[Roderick Heath's expansive survey of the history of Australian cinema begins in that country's own silent era, and works forward into the 1960s. Parts II and III will bring us into the modern era. Some of the silent films mentioned here are actually available to watch online; links provided. So come meet the unsung heroes and pioneers of one of the world's most prolific and important film industries. Enjoy. - ed.] 
By Roderick Heath
Part One: 1896-1968
1. Pioneer Spirit
Filmmaking technology first came to Australia in the hands of Maurice Sestier, one of the Lumiere Brothers' [Wikipedia] many globetrotting cameramen, who arrived in Sydney in 1896, not a month after the first exhibition of films by Carl Hertz in Melbourne. Sestier shot several short travelogues of such edifying spectacles as Sydney Harbor and the crowds filing onto ferries and trams, and opened the Salon Lumiere on Pitt Street specifically to screen them, making him both Australia's first filmmaker and professional exhibitor. Sestier's film was too slow to capture the racing horses at the Melbourne Cup later in the year, so he settled for shooting the crowds instead. Sestier decided there was no future for cinema in Australia and auctioned off his camera two years after arriving, leaving for France with all his films. Nonetheless his work had made an impact, inspiring a small number of followers who made documentary shorts and news reels which proceeded to tantalize crowds.
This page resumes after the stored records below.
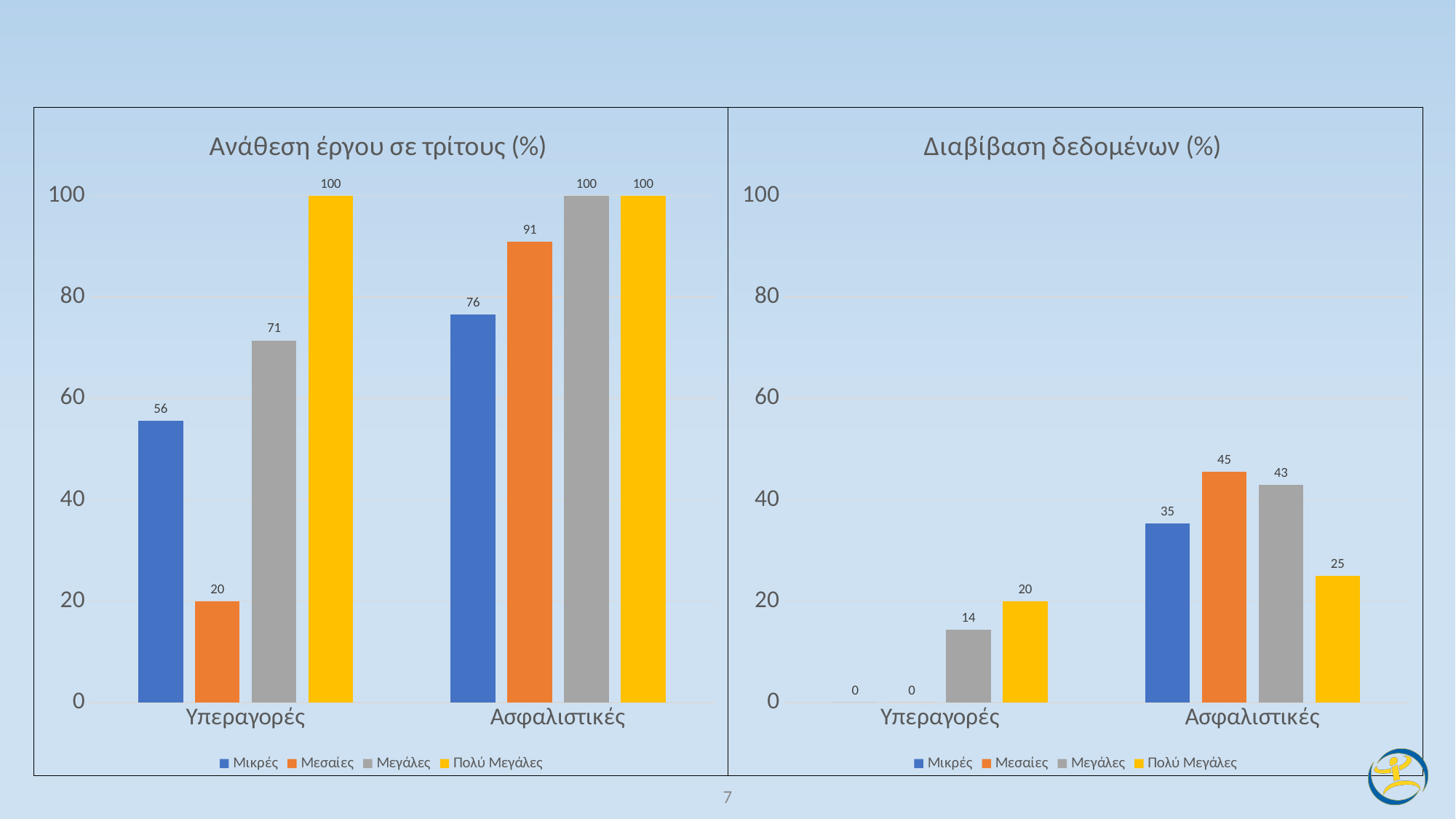
In the chart titled 'Διαβίβαση δεδομένων (%)', which series has the highest value in the Ασφαλιστικές category? Μεσαίες What kind of chart is the chart titled 'Διαβίβαση δεδομένων (%)'? Bar chart In the chart titled 'Διαβίβαση δεδομένων (%)', what is the difference between the Μικρές value for Ασφαλιστικές and the Πολύ Μεγάλες value for Υπεραγορές? 15 In the chart titled 'Ανάθεση έργου σε τρίτους (%)', what is the value for Μεσαίες in the Ασφαλιστικές category? 91 In the chart titled 'Διαβίβαση δεδομένων (%)', what is the value for Πολύ Μεγάλες in the Ασφαλιστικές category? 25 In the chart titled 'Διαβίβαση δεδομένων (%)', which is larger: the Μεσαίες value for Ασφαλιστικές or the Πολύ Μεγάλες value for Ασφαλιστικές? Μεσαίες In the chart titled 'Ανάθεση έργου σε τρίτους (%)', what is the difference between the Μεγάλες values for Ασφαλιστικές and Υπεραγορές? 29 In the chart titled 'Διαβίβαση δεδομένων (%)', which colour represents the Μεγάλες series? Grey In the chart titled 'Ανάθεση έργου σε τρίτους (%)', which series has the lowest value in the Υπεραγορές category? Μεσαίες In the chart titled 'Ανάθεση έργου σε τρίτους (%)', what is the value for Μικρές in the Υπεραγορές category? 56 In the chart titled 'Διαβίβαση δεδομένων (%)', what is the value for Μεγάλες in the Υπεραγορές category? 14 How many series does the legend of the chart titled 'Ανάθεση έργου σε τρίτους (%)' list? 4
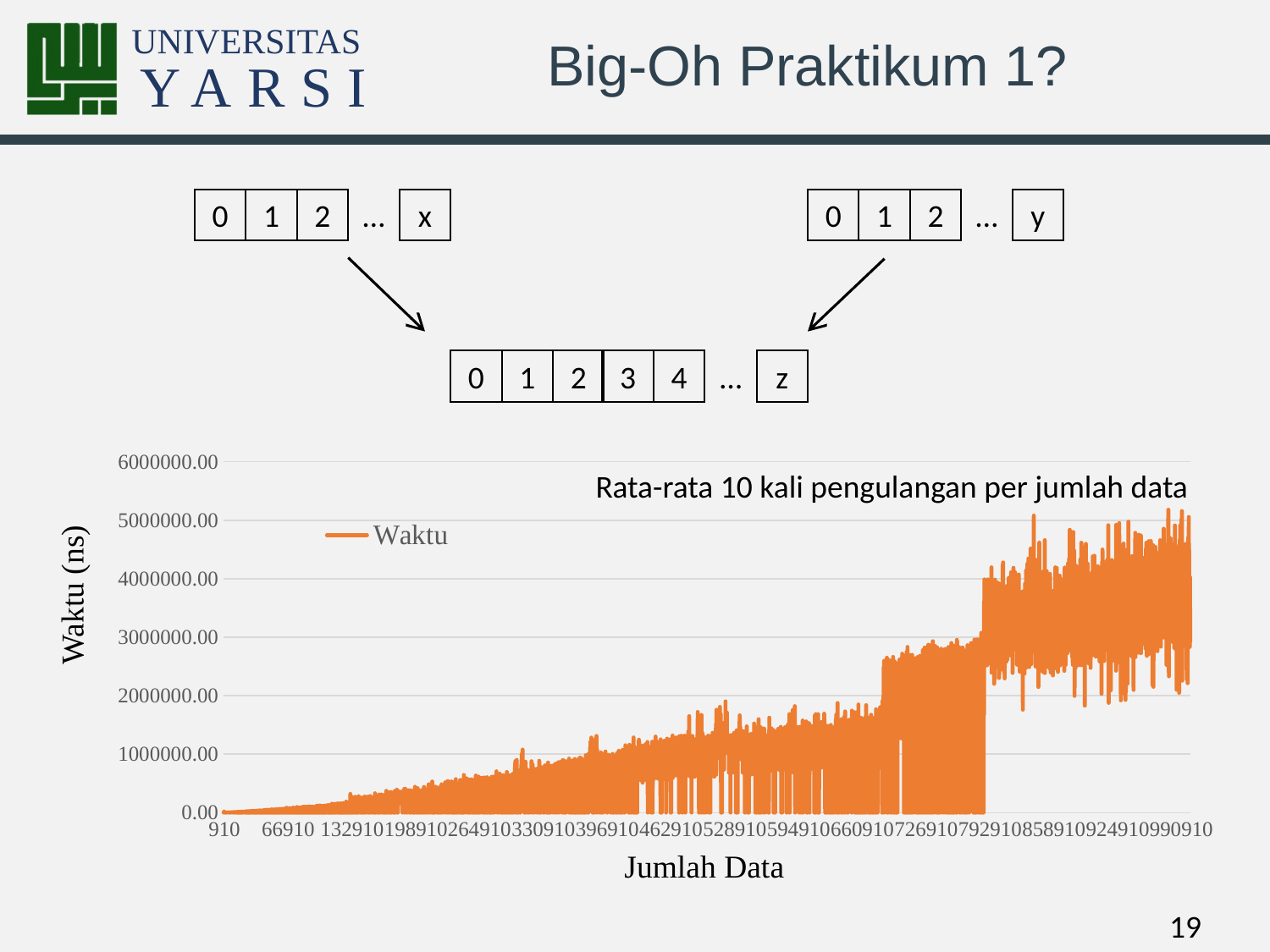
Is the value for Waktu at Jumlah Data 198910 greater or less than 3000000.00? less Is the value for Waktu at Jumlah Data 330910 greater or less than 2000000.00? less What is the title of the chart? Rata-rata 10 kali pengulangan per jumlah data What kind of chart is shown on the slide? line chart Is the value for Waktu at Jumlah Data 66910 greater or less than 1000000.00? less What is the name of the series shown in the chart legend? Waktu How many series does the chart legend list? 1 Do the values of Waktu generally rise or fall as Jumlah Data increases along the x axis? rise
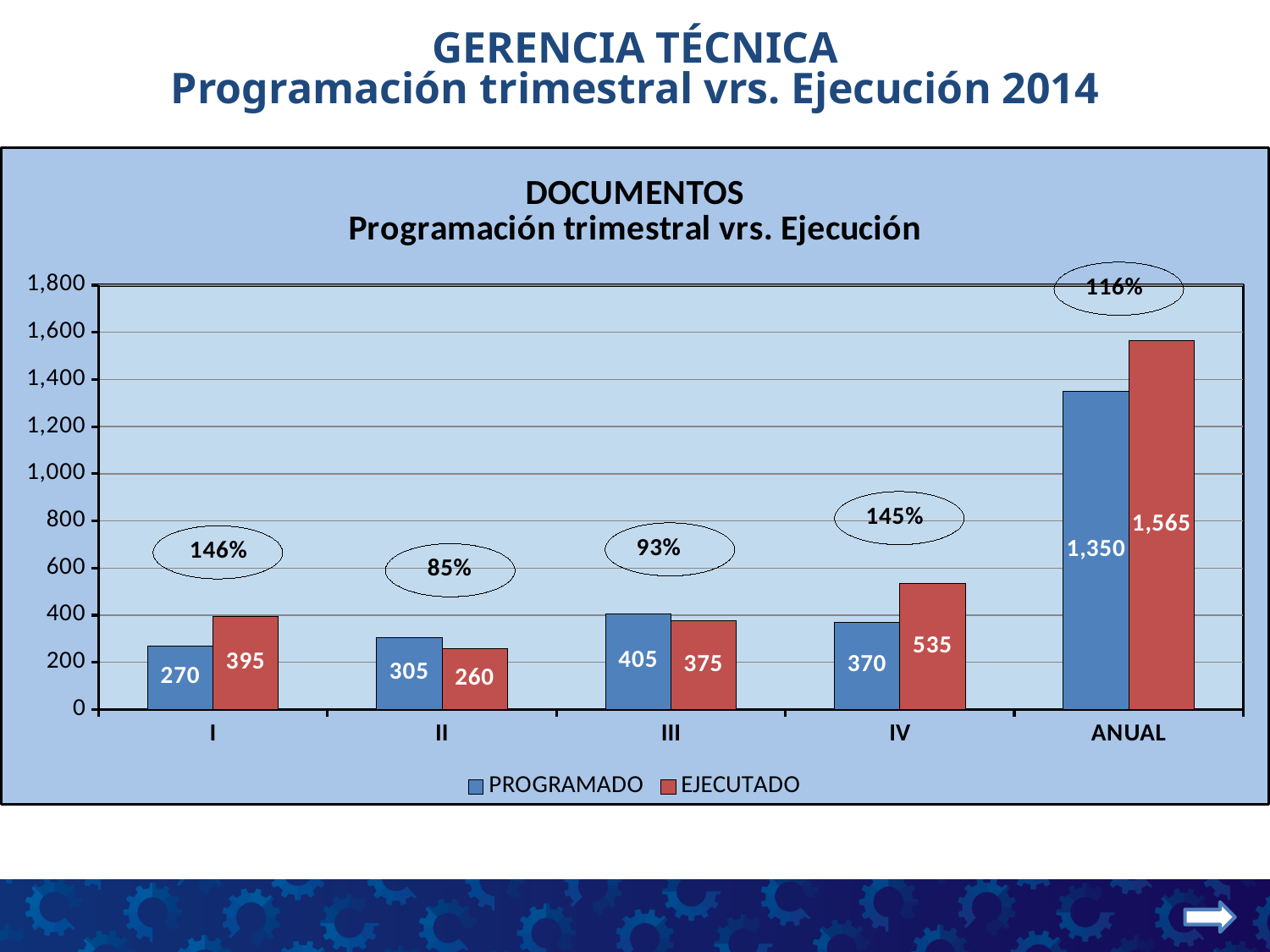
What kind of chart is shown? bar chart How many categories are shown on the x axis? 5 Which is larger for quarter II, PROGRAMADO or EJECUTADO? PROGRAMADO Is the EJECUTADO value for ANUAL greater or less than 1,400? greater What is the difference between EJECUTADO and PROGRAMADO for quarter IV? 165 What percentage is shown in the circle above quarter III? 93% Which quarter (I–IV) has the highest EJECUTADO value? IV What is the EJECUTADO value for quarter IV? 535 What is the EJECUTADO value for ANUAL? 1,565 How many series does the legend list? 2 Which quarter (I–IV) has the lowest PROGRAMADO value? I What is the PROGRAMADO value for quarter I? 270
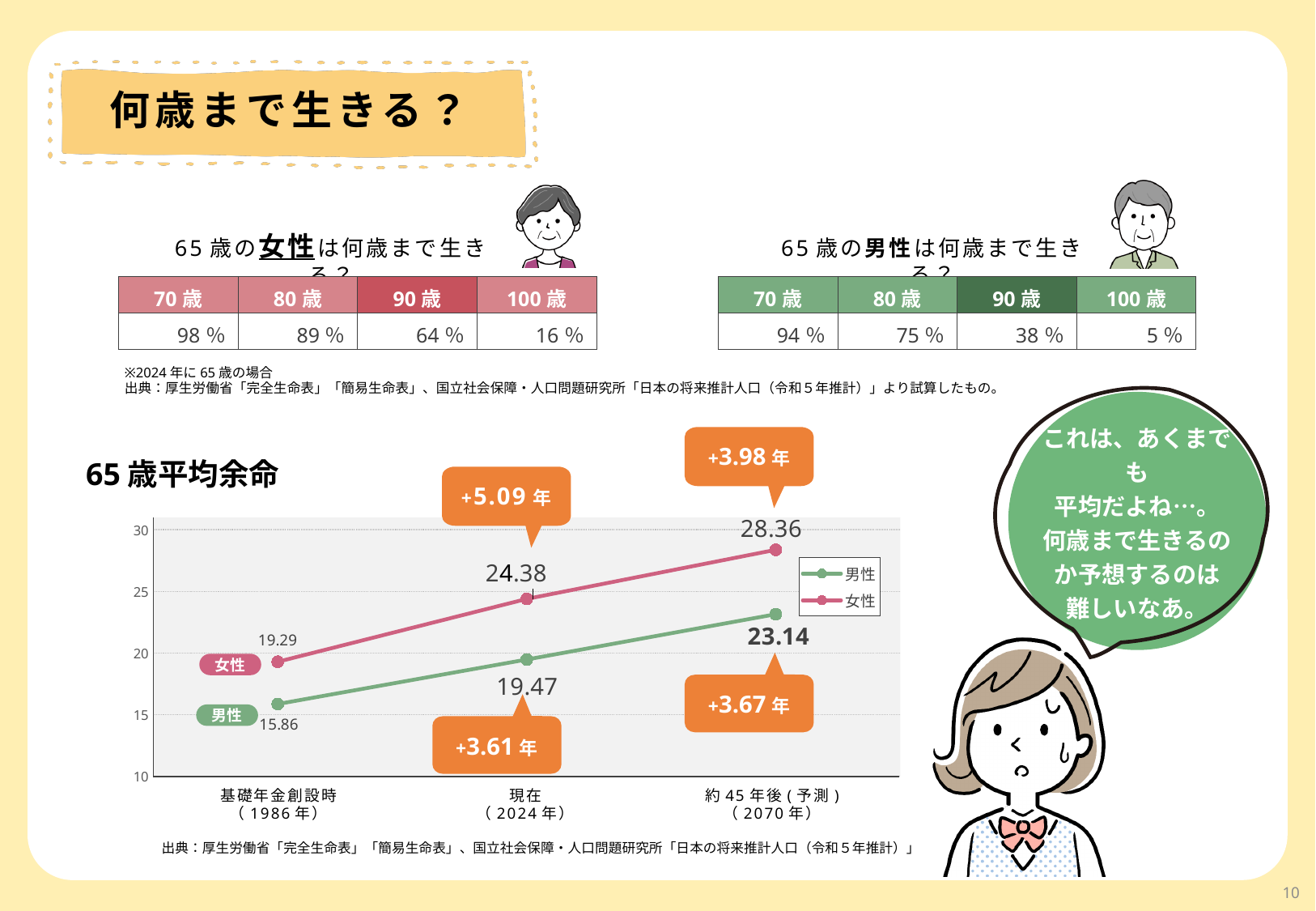
In the 65歳平均余命 chart, at which x-axis category is the 女性 value highest? 約45年後(予測)(2070年) In the 65歳平均余命 chart, at which x-axis category is the 男性 value lowest? 基礎年金創設時(1986年) In the 65歳平均余命 chart, which series has the larger value at 約45年後 (2070年), 男性 or 女性? 女性 In the 65歳平均余命 chart, what is the value for 男性 at 基礎年金創設時 (1986年)? 15.86 In the 65歳平均余命 chart, what is the value for 女性 at 基礎年金創設時 (1986年)? 19.29 In the 65歳平均余命 chart, what is the value for 女性 at 現在 (2024年)? 24.38 In the 65歳平均余命 chart, is the 女性 value at 約45年後 (2070年) greater or less than 25? greater How many series does the legend of the 65歳平均余命 chart list? 2 In the 65歳平均余命 chart, do the 男性 values rise or fall from 1986年 to 2070年? rise In the 65歳平均余命 chart, what is the value for 男性 at 約45年後 (2070年)? 23.14 In the 65歳平均余命 chart, what is the difference between the 女性 and 男性 values at 現在 (2024年)? 4.91 What kind of chart is the 65歳平均余命 chart? line chart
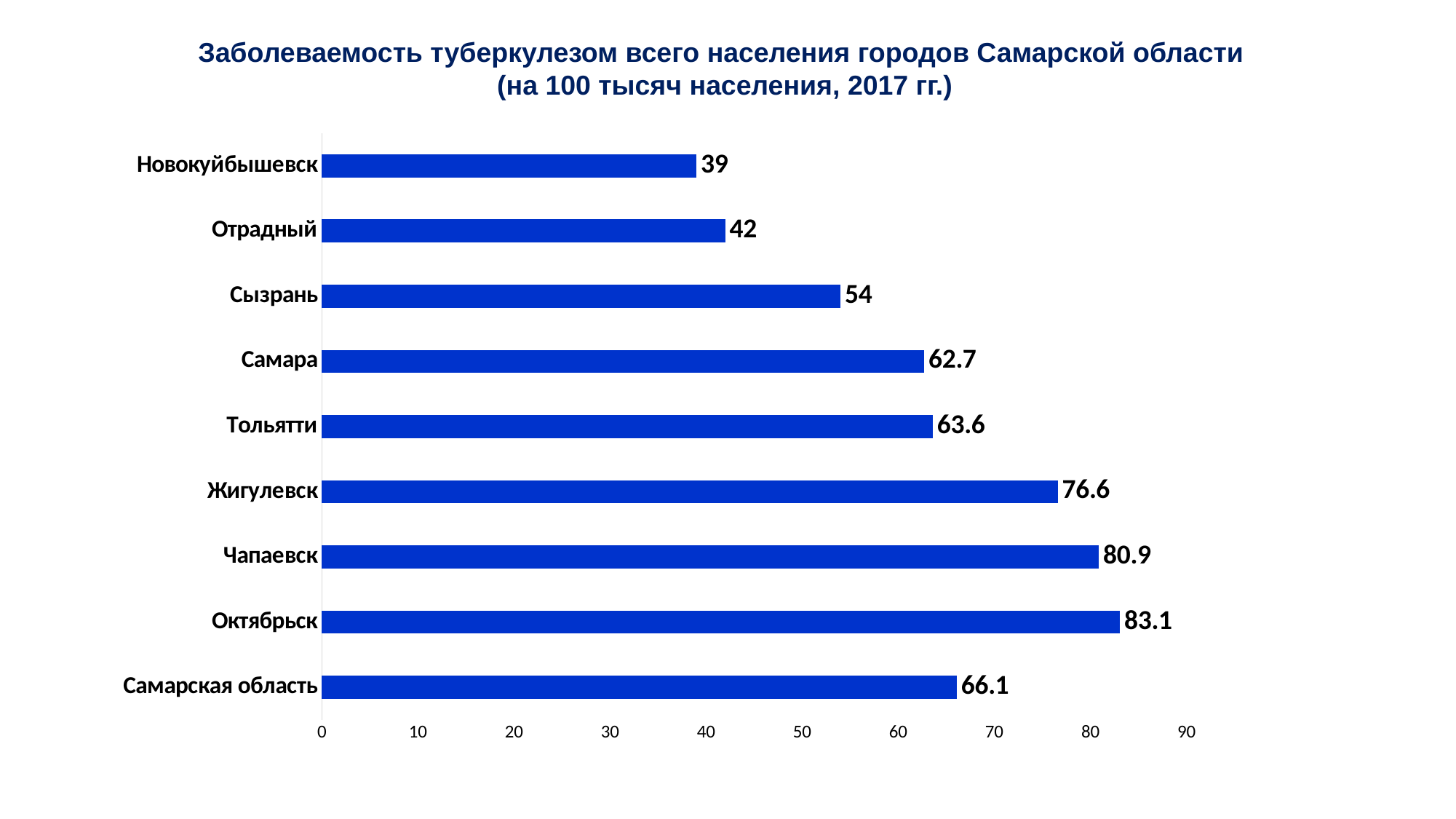
What is the value for Самарская область? 66.1 Is the value for Чапаевск greater or less than 80? greater Which is larger, the value for Жигулевск or the value for Тольятти? Жигулевск What kind of chart is shown on the slide? bar chart What is the value for Самара? 62.7 What is the title of the chart? Заболеваемость туберкулезом всего населения городов Самарской области (на 100 тысяч населения, 2017 гг.) Which category has the lowest value? Новокуйбышевск What is the value for Новокуйбышевск? 39 What is the difference between the values for Октябрьск and Чапаевск? 2.2 Which category has the highest value? Октябрьск How many categories are shown on the chart? 9 What is the difference between the values for Сызрань and Отрадный? 12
Of course, random shots of commuters and bushland were never going to fascinate paying patrons for very long. The idea of creating a fiction feature film may have been in many minds, but the man regarded as the first to accomplish it was an unlikely figure: Major Joseph Perry of the Salvation Army's Magic Lantern and Photographic Department. Perry, an Englishman residing in Melbourne, had shot a few short documentaries, and his first stab at a new kind of cinema was part of an early multimedia experience, with portions of his film shown in alternation with slides, sermons, and hymn singing, as part of a religious lecture. This movie, entitled Soldiers of the Cross, was essentially a series of illustrative sequences portraying the grisly fates of early Christian martyrs.